╭─ DATASET
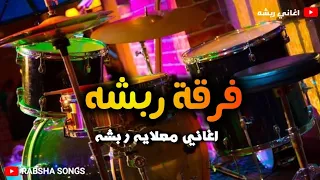 فرقة  ربشه     اغاني معلايه رباش     العروس دندنها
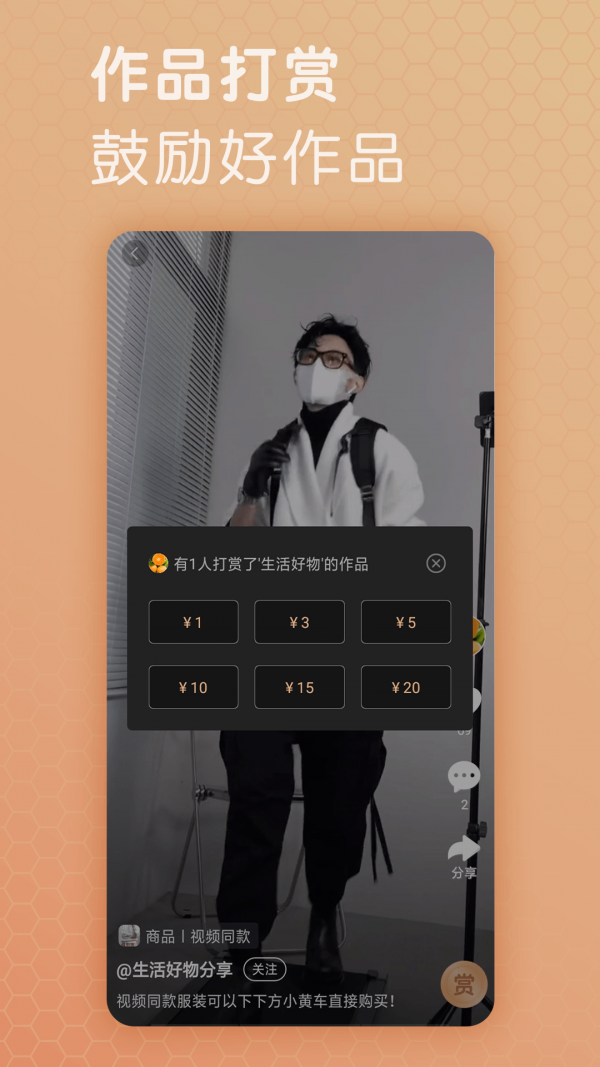 芝麻視頻下載app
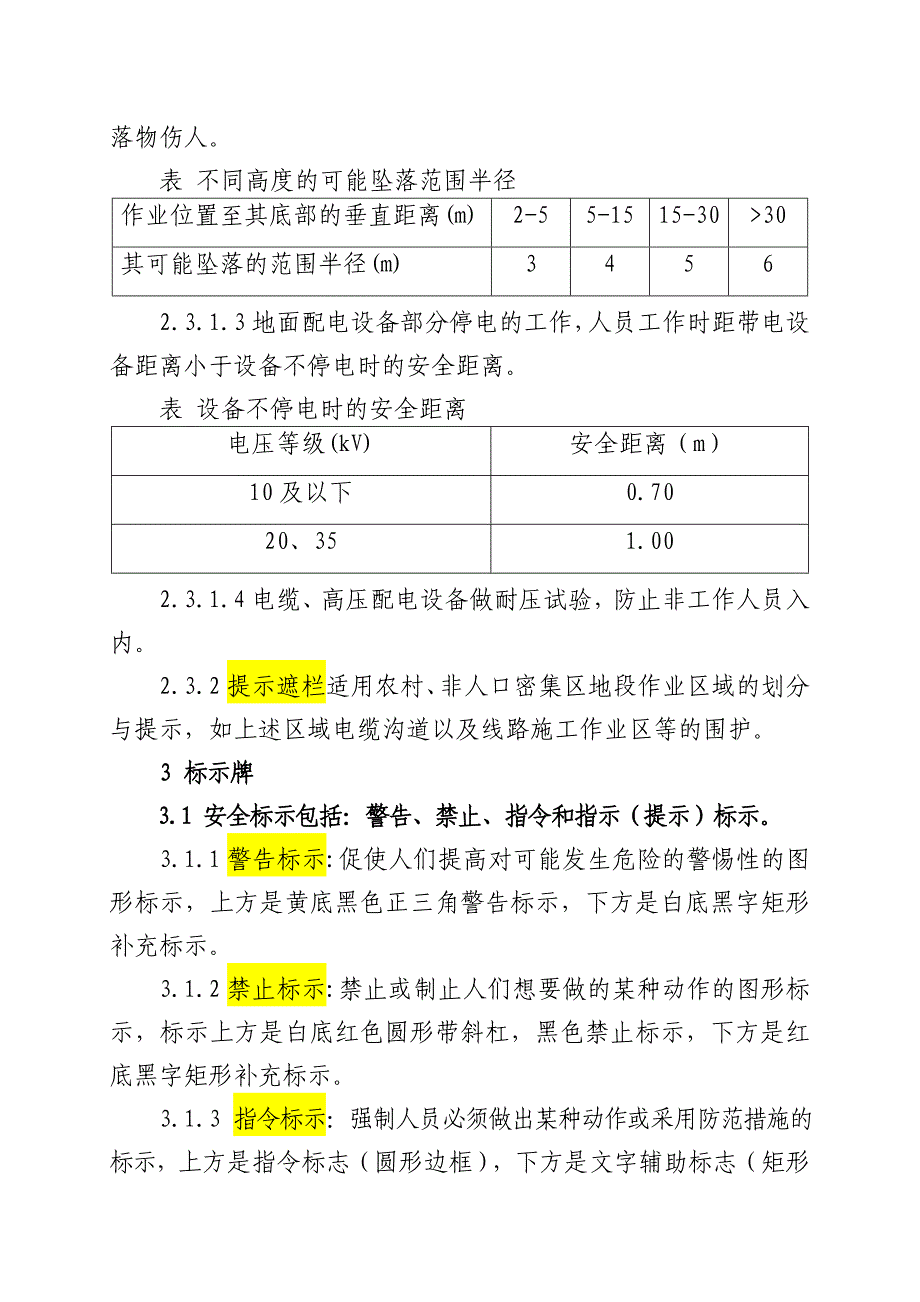 电力线路作业现场围栏和标示牌设置规_第4页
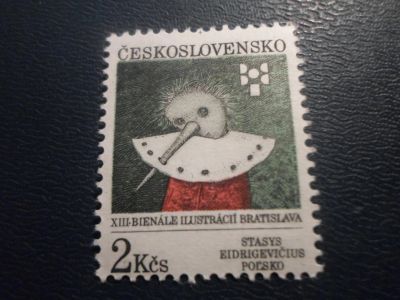 Лот: 17236852. Фото: 1. Марка для Вашей коллекции. №25690. Марки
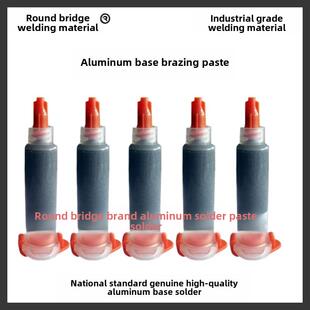 铝基钎焊膏、铝镁、铝硅低温锌、铝铝火焰/高频钎焊材料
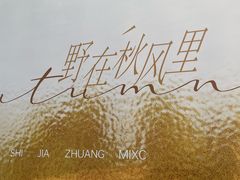 -石家庄万象城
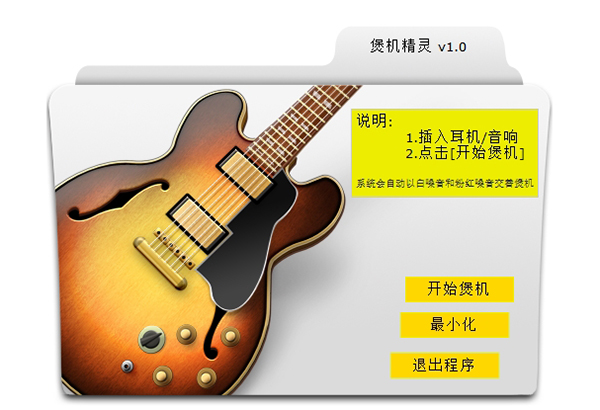 高效的耳机煲机电脑软件推荐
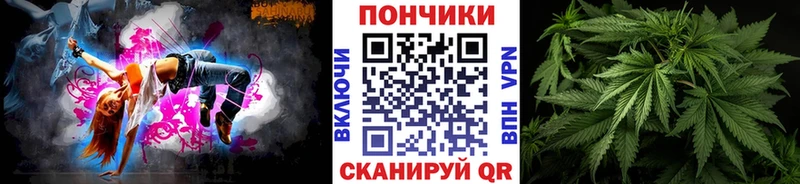 Бошки Шишки Bruce Banner  площадка наркотические препараты  Барыш 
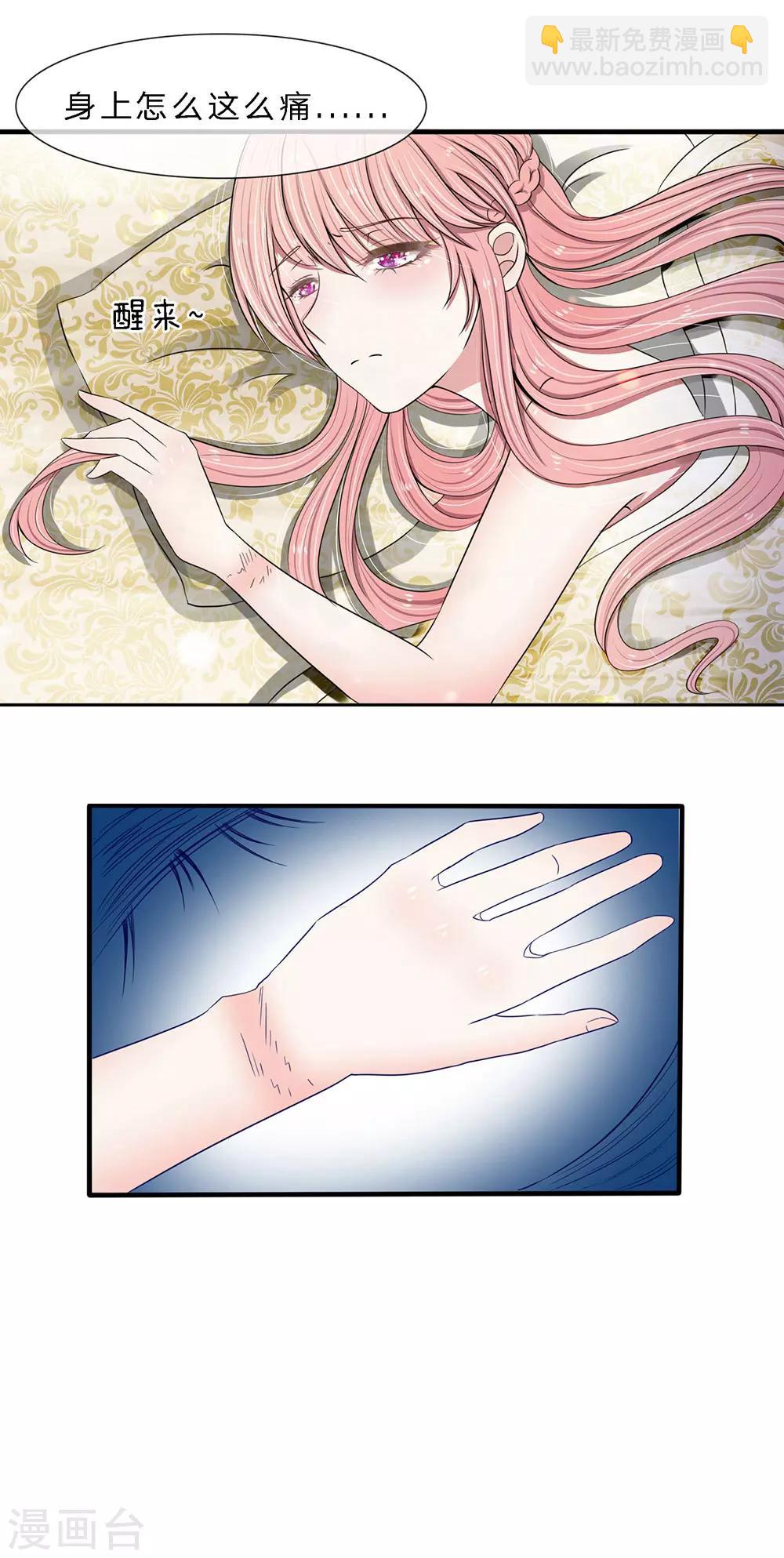 第4话 救命稻草？-第4话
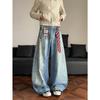 Comercio Transfronterizo Jeans de Pierna Ancha Estilo Americano Scimitar para Hombre, Marca de Tendencia 3D Pantalones Largos, Pierna Recta, Tallas Grandes, Cadera Holgada Hip-Hop Largo hasta el Suelo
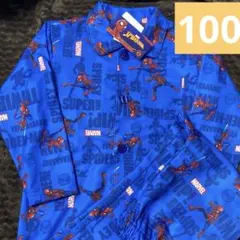 新品　MARVEL スパイダーマン パジャマ　100㎝ 前ボタン　男の子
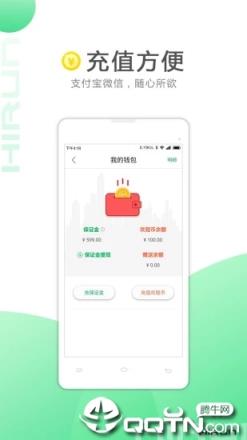 欢程出行app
╰─
• _EXERCISE OBJECTIVE_:
Retype the items above, from the very first one down through the line containing "第4话 救命稻草？-第4话", with both ends included. Omit the pictures from your answer.

• _OUTPUT OF THE TASK_:
 فرقة  ربشه     اغاني معلايه رباش     العروس دندنها
 芝麻視頻下載app
 电力线路作业现场围栏和标示牌设置规_第4页
 Лот: 17236852. Фото: 1. Марка для Вашей коллекции. №25690. Марки
 铝基钎焊膏、铝镁、铝硅低温锌、铝铝火焰/高频钎焊材料
 -石家庄万象城
 高效的耳机煲机电脑软件推荐
 Бошки Шишки Bruce Banner  площадка наркотические препараты  Барыш 
 第4话 救命稻草？-第4话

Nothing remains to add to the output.